9 June 2005 Edition
New Bloody Sunday rifle claim - Families demand truth
BY FERN LANE
The Bloody Sunday families have demanded an investigation into claims that one of the SLR rifles used by the Parachute Regiment in the killings in January 1972 turned up in Sierra Leone — after the Ministry of Defence had told the Bloody Sunday Inquiry that the weapon had been destroyed.
The claim is made in a newly-published book by former Royal Irish Regiment colonel, Belfast-born Tim Collins, who during his time in Iraq was investigated for the violent abuse and murder of Iraqi civilians. Although he was formally exonerated, the mud of the allegations stuck and he left the British Army with some bitterness. He now works for Aegis, a firm of private 'security consultants', headed by Tim Spicer. Spicer was head of the mercenary organisation Sandline International, which was forced to shut up shop in April 2004 when it became involved in an attempted illegal coup in Equatorial Guinea. Spicer was also the former commander of two British soldiers sentenced to life for murdering unarmed Belfast teenager Peter McBride 13 years ago.
In his book, Rules of Engagement, Collins writes that the rifle in question was one of a number taken by the British Army during an operation against the rebel group, The West Side Boys, in Sierra Leone, in which he was involved.

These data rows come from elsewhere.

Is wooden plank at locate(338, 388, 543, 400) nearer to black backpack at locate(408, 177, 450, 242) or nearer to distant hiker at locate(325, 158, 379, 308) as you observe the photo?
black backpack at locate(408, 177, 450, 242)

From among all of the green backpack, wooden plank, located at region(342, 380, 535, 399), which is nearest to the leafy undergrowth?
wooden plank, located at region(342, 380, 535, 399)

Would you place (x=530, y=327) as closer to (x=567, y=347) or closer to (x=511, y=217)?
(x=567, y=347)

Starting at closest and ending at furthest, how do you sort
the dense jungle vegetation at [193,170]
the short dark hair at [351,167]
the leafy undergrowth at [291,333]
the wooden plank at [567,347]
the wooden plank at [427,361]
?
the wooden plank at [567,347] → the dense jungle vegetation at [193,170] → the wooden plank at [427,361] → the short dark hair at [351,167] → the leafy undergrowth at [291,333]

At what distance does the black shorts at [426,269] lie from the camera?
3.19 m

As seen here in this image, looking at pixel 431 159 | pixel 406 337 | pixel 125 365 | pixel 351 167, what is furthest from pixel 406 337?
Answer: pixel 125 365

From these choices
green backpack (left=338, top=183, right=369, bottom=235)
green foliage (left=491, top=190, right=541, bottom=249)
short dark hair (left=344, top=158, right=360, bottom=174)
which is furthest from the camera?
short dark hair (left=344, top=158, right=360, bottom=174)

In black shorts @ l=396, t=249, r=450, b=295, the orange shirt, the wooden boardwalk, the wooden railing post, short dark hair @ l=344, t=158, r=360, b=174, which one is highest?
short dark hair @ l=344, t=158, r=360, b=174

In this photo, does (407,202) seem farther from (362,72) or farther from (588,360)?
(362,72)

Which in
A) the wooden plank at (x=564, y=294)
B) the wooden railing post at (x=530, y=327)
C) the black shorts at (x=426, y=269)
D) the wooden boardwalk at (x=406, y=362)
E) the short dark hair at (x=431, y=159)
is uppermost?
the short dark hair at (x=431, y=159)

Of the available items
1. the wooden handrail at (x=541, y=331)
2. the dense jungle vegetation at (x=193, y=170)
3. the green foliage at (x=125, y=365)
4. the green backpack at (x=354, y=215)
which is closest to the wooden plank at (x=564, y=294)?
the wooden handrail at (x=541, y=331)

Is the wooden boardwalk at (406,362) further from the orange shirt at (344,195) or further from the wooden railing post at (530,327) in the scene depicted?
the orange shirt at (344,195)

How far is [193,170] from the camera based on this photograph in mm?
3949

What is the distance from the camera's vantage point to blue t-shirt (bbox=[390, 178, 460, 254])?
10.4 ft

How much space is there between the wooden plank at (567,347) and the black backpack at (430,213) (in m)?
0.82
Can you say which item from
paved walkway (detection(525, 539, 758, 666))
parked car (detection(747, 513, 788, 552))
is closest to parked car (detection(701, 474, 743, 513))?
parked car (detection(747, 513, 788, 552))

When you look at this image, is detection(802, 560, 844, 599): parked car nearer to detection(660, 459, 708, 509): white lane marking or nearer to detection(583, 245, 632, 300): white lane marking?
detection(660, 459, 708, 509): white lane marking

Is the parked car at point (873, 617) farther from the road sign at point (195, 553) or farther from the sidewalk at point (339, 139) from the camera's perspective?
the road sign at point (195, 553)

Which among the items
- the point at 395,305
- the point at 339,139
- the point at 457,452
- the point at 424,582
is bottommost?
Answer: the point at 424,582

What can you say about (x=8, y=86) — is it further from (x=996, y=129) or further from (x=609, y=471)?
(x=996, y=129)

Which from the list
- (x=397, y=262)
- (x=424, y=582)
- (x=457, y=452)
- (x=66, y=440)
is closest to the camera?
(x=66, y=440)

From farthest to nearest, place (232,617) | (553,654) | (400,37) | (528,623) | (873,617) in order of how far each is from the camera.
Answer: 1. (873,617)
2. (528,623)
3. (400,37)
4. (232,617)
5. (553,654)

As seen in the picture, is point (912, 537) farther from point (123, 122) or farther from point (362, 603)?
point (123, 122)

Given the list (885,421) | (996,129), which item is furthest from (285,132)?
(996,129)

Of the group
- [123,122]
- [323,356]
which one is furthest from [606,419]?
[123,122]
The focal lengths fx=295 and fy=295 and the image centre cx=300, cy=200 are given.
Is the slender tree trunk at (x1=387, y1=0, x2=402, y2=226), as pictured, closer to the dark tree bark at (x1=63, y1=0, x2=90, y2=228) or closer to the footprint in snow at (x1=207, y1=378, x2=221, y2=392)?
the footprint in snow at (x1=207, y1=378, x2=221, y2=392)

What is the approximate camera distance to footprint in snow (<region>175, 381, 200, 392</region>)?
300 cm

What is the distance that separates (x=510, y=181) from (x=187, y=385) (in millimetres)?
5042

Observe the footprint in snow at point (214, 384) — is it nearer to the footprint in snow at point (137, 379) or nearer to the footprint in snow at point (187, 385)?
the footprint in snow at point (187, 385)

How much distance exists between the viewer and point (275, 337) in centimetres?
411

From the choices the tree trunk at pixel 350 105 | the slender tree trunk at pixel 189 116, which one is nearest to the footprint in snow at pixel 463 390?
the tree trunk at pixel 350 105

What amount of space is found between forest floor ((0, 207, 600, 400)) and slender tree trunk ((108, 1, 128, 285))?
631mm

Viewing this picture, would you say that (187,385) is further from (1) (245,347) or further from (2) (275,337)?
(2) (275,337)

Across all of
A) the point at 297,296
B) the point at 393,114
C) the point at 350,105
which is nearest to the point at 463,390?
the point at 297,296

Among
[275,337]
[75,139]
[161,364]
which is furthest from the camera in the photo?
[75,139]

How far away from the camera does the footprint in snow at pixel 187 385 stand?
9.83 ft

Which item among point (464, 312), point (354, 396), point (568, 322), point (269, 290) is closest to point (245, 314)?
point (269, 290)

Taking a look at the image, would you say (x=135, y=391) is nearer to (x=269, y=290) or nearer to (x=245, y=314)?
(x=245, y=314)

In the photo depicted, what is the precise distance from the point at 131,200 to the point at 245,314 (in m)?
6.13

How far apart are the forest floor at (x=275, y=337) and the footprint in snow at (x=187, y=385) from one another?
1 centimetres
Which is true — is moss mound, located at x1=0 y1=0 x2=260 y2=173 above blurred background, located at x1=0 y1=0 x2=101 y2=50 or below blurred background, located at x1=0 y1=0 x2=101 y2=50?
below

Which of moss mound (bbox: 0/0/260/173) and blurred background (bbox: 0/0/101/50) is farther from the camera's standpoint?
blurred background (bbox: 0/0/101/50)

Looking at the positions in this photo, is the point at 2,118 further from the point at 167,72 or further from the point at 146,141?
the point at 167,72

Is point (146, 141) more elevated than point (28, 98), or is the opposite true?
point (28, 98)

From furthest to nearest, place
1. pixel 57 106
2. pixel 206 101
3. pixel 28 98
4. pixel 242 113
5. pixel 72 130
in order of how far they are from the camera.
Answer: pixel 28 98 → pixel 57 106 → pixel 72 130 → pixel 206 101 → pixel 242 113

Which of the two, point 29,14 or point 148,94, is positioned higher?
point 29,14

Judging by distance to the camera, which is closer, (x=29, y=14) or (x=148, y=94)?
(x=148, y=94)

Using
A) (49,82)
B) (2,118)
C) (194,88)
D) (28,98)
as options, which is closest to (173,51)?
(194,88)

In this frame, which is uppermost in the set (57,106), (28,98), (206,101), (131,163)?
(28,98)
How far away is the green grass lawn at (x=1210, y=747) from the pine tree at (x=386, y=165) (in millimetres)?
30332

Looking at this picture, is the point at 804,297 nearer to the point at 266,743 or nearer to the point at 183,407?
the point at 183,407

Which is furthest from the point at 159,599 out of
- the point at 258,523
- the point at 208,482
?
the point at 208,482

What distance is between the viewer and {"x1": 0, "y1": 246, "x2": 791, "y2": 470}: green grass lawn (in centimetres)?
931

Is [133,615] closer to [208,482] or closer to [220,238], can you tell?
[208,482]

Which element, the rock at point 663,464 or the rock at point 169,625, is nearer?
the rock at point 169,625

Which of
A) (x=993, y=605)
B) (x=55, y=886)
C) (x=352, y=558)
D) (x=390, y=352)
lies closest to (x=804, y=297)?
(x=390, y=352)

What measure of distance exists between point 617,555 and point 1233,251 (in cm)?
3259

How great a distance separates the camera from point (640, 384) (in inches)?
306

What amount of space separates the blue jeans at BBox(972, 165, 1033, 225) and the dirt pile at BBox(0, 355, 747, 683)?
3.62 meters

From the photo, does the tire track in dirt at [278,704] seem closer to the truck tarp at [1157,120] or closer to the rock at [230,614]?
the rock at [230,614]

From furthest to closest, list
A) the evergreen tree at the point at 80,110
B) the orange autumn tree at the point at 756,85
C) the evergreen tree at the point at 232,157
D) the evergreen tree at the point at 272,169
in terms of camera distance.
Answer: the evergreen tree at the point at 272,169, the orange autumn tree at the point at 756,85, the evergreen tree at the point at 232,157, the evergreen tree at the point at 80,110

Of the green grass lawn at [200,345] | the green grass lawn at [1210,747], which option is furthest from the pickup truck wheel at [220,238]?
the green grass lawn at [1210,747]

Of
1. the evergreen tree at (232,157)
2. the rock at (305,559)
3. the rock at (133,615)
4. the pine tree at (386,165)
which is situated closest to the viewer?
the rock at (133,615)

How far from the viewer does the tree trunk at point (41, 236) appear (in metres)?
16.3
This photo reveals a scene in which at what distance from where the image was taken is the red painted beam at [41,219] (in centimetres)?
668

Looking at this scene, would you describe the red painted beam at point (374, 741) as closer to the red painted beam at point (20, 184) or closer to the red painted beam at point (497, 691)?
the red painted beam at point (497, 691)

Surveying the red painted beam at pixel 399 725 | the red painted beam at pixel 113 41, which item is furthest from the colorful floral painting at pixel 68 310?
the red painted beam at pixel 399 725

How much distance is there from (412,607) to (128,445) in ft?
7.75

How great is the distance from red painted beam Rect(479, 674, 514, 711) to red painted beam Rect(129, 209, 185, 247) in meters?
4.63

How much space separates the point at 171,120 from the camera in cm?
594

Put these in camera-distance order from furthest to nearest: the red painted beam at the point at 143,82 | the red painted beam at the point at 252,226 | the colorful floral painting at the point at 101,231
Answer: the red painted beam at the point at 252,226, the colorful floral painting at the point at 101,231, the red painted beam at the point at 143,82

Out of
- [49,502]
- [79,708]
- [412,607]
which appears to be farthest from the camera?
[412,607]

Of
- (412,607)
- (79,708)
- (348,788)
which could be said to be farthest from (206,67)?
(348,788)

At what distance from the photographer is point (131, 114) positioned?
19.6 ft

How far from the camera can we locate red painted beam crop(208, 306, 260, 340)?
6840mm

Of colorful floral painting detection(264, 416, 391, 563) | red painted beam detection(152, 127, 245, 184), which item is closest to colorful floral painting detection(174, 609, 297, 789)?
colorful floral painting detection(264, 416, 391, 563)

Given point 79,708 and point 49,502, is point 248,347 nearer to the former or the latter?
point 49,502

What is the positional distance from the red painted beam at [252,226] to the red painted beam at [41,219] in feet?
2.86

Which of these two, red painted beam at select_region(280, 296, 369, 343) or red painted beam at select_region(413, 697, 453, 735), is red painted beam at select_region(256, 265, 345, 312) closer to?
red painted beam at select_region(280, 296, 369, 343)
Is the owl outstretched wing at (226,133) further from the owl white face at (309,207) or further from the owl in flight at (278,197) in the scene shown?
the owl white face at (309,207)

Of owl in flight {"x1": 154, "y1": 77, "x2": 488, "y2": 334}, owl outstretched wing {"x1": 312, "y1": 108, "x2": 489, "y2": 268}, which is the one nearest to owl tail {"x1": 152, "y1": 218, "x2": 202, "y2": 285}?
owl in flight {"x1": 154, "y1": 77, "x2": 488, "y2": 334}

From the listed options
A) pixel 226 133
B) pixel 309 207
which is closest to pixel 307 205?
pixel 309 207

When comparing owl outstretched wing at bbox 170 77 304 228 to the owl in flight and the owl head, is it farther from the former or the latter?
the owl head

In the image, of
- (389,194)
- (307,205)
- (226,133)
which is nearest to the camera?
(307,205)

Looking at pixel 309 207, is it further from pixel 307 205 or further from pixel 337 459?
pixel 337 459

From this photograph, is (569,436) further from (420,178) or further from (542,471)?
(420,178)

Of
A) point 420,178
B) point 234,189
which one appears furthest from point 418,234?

It was taken back to Britain and kept as a souvenir. Collins writes: "It was only when they were back to the UK that it was discovered from the serial numbers that one of the rifles was actually an old 1 Para rifle.
"It was used on Bloody Sunday in Londonderry in 1972 when 13 protestors had been shot — and it had been declared destroyed when the Saville Inquiry into the shootings had asked for it."
Sinn Féin MLA Raymond McCartney supports the families' call for a full investigation into the matter. He says:
"At the Saville Inquiry we were told that this particular rifle was destroyed yet we now have claims in a new book that it turned up in Sierra Leone and was captured by the same British Army regiment that was responsible for Bloody Sunday.
"If this is the case then it begs the question as to why the MOD told the Inquiry it was destroyed when in fact it was being held in an British Army camp as some sort of macabre trophy.
"In Derry recently a man was imprisoned for failing to attend the Inquiry although he stated he was not present on the day yet we have no one being held to account for misleading the inquiry.
"People must have full confidence that the British Government have disclosed all relevant information in relation to Bloody Sunday but if the accusation in this book are true then people will be sceptical of any findings as the full truth is obvious being withheld."